Zuma won with 277 votes in the 400-member National Assembly, including 13 opposition lawmakers.

Ruling party members jeered when members of the Congress of the People, an opposition party that broke last year from the African National Congress, or ANC, were sworn in earlier.

They also booed when COPE nominated its own candidate, Mvume Dandala, for president. Dandala received 47 votes.

Zuma, 67, dressed in a plain gray suit and navy patterned tie, licked his lips nervously then broke into a grin as the result was announced. He bowed and clapped as ANC lawmakers clamored to shake his hand, chanted his name and broke into song.

Under South Africa's constitution, which dictates that the president must be elected from among members of the National Assembly, the lower house of parliament, Zuma was sworn in as a lawmaker for a few hours while the vote was taken, then resigned from the body.

He did not announce his Cabinet but said the executive would be working by the beginning of next week. Zuma is to be inaugurated Saturday.

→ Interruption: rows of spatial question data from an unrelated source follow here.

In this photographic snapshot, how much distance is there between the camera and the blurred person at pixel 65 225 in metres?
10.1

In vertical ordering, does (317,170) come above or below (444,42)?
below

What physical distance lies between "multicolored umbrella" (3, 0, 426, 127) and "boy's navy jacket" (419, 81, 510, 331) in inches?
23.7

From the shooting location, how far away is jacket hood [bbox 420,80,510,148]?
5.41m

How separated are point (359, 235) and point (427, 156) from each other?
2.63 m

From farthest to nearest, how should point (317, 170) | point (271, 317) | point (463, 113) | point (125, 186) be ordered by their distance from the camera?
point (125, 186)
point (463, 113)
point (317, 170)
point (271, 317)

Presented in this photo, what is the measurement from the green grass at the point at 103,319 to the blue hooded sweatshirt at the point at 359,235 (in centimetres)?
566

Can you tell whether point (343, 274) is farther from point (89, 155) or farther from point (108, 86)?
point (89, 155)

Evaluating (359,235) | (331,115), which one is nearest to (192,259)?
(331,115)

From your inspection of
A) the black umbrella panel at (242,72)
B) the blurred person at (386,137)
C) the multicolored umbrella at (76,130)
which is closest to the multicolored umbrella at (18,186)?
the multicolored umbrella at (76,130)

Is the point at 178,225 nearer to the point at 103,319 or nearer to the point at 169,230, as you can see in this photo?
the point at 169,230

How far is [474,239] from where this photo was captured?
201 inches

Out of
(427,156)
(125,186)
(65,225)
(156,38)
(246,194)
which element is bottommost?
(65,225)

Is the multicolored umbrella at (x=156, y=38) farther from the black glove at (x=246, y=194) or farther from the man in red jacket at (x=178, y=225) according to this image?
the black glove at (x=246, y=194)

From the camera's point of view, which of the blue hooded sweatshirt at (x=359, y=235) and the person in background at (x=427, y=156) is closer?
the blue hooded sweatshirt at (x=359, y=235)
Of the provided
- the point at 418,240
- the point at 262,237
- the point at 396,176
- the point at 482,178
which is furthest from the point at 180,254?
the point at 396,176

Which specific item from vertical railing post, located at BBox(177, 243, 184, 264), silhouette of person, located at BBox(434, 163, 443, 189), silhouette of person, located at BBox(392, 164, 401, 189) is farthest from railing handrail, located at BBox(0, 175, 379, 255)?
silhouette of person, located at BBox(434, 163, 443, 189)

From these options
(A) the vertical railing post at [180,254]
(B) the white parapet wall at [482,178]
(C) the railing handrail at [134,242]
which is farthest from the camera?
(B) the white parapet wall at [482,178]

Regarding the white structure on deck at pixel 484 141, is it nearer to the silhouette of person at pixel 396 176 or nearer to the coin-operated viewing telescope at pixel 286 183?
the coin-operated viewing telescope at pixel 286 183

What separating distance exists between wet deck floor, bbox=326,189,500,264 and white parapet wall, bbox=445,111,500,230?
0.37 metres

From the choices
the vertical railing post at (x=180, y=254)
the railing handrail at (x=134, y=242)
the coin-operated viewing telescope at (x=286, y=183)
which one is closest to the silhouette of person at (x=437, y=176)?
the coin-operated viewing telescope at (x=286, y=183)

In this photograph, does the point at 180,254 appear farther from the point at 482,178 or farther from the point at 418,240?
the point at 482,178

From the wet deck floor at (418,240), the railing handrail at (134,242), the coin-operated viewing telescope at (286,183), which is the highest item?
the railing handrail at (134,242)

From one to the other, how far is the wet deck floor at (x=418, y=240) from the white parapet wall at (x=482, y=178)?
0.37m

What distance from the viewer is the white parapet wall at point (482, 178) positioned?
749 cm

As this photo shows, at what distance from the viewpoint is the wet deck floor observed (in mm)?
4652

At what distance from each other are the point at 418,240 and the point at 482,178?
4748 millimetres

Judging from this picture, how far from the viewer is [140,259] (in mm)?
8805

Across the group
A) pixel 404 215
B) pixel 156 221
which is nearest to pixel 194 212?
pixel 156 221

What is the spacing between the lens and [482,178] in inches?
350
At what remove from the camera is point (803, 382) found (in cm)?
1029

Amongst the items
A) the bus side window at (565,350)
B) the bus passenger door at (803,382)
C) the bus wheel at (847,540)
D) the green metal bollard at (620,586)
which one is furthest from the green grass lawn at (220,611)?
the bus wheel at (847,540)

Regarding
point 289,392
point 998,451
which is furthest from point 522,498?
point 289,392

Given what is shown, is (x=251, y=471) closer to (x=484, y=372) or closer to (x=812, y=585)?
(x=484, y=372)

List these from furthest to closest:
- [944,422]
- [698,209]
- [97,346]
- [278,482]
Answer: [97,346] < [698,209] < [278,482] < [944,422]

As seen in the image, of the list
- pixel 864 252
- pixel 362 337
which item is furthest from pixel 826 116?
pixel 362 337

"Our people have high expectations. As the executive, we will do our best to be more hands-on, more accessible and to deliver on our commitments," he said in a reference to the formal and remote former president, Thabo Mbeki, who sacked Zuma as the nation's deputy president in 2005 over corruption allegations.

The corruption charges, dropped recently because of outside interference in the timing of charges, have never been tested in court.